Cuando también este singular mecanismo falla sólo nos queda apelar al Cielo, es decir, a la Justicia natural. Otro jurista, gran demócrata, Tocqueville, lo expresó en su libro La democracia en América (I, capítulo tiranía de la mayoría) con estas palabras:

«Considero impía y detestable la máxima de que en materia de gobierno la mayoría de un pueblo tenga derecho a hacerlo todo… Existe una ley general hecha, o cuando menos adoptada, no sólo por la mayoría de tal o cual pueblo, sino por la mayoría de los hombres. Esta ley es la Justicia, que constituye el límite del Derecho de todo pueblo. Así pues, cuando yo rehúso obedecer a una ley injusta no niego a la mayoría el derecho de mandar: no hago sino apelar contra la soberanía del pueblo ante la soberanía del género humano».

A mi modo de ver está claro que hay una línea que no se puede traspasar, y que si un profesional de lo bueno y justo, que además es cristiano, se encuentra desgraciadamente en el dilema de tener que obedecer a la Voluntad General o a la Voluntad de Dios, debe seguir ésta. Pues como declaró Edmund Burke, también gran jurista y demócrata (Laws against Proterty in Ireland, IX, p. 350):

«Las leyes humanas carecen de jurisdicción sobre la Justicia original».

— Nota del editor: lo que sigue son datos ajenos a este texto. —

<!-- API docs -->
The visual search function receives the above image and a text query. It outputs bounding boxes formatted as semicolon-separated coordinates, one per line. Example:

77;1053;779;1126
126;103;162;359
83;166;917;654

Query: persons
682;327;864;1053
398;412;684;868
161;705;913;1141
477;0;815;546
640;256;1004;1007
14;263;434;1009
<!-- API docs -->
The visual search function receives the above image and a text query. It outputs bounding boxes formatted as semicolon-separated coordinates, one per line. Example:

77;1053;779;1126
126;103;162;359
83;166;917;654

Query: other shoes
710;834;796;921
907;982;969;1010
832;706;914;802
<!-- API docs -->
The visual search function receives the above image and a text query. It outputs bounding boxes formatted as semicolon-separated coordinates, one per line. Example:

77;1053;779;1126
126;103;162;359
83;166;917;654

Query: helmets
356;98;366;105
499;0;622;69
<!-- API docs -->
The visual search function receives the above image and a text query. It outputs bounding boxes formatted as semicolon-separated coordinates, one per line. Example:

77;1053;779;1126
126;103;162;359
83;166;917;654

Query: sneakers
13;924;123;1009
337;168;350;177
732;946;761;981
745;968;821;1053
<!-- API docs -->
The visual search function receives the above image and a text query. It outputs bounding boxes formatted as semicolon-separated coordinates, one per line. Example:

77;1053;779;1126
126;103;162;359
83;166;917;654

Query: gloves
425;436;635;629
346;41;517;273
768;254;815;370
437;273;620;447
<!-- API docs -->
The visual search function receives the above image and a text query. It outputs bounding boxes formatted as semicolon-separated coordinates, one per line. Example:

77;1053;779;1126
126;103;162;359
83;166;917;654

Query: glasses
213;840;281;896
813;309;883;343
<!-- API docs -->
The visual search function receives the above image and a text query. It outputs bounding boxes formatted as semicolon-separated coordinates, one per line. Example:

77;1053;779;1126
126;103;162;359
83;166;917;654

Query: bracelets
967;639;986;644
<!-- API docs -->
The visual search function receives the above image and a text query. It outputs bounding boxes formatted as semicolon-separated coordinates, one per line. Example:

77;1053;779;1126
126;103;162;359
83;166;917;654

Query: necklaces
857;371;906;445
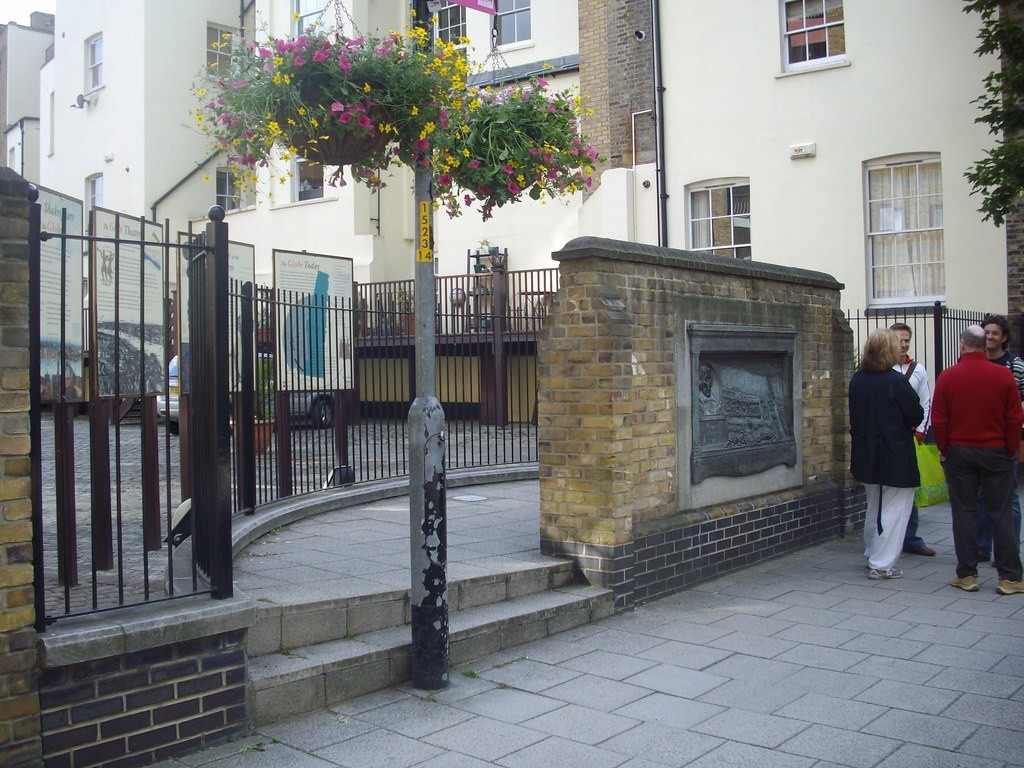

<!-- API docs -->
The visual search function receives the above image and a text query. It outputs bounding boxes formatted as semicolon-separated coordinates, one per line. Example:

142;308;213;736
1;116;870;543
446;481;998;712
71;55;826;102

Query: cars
157;352;335;435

Exactamente lo mismo afirmó Radbruch, Ministro de Justicia en la República de Weimar, después de haber sufrido en sus carnes los efectos de leyes injustas (Arbitrariedad legal y Derecho supralegal, 3). Aunque eso no era nada nuevo. Ya en el siglo primero el buen Plutarco escribió un ensayo al que dio un título muy significativo, pues era el de A un gobernante falto de instrucción, en el que se preguntaba (780c): «¿Quién gobernará al que gobierna?». Y el propio Plutarco contestaba lo siguiente:

«La Ley que reina sobre todos, mortales e inmortales, como dijo Píndaro, que no está escrita exteriormente en libros ni en tablas, sino que es una palabra con vida propia en su interior, que siempre vive con él, lo vigila, y jamás deja a su alma desprovista de gobierno».

Es decir, lo que debe gobernar al indocto gobernante es la Ley natural.